— Begin Given passage —
Not all students learn in the same way or at the same pace. Therefore, not all methods will be effective for every student or class. Asking the students to participate in activities that allow them to hone that abilities to learn will help every student at least be given an equal opportunity to take part and succeed in the learning process.
As classrooms become more diverse, classroom management can become increasingly challenging. Collaborative learning is one of the most effective strategies that teachers can employ in such classrooms. In this method, the teacher will create a learning environment in which two or more people learn or attempt to learn something together. Unlike individual learning, students involved in collaborative learning benefit from one another’s resources and skills ̶ asking one another for information, evaluating one another’s ideas, monitoring one another’s work. Correspondingly, it refers to a situation in which learners take on a common task where each individual depends on and is accountable to each other.
— End Given passage —
— Begin Provided data —
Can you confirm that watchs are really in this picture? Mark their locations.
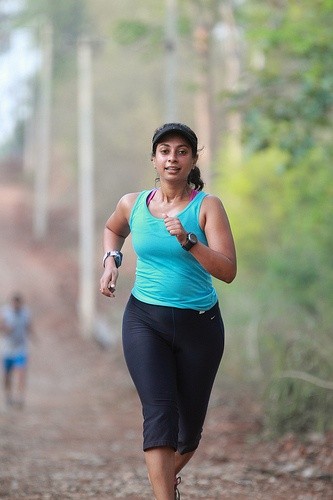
[103,250,123,268]
[182,232,199,252]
— End Provided data —
• Tasks to carry out
a) In the collaborative learning passage, what kind of learning environment does the teacher create?
b) Please quote the collaborative learning passage word for word, everything from "As classrooms become" down to "to each other.".

• Solutions per task
a) One in which two or more people learn or attempt to learn something together.

b)
As classrooms become more diverse, classroom management can become increasingly challenging. Collaborative learning is one of the most effective strategies that teachers can employ in such classrooms. In this method, the teacher will create a learning environment in which two or more people learn or attempt to learn something together. Unlike individual learning, students involved in collaborative learning benefit from one another’s resources and skills ̶ asking one another for information, evaluating one another’s ideas, monitoring one another’s work. Correspondingly, it refers to a situation in which learners take on a common task where each individual depends on and is accountable to each other.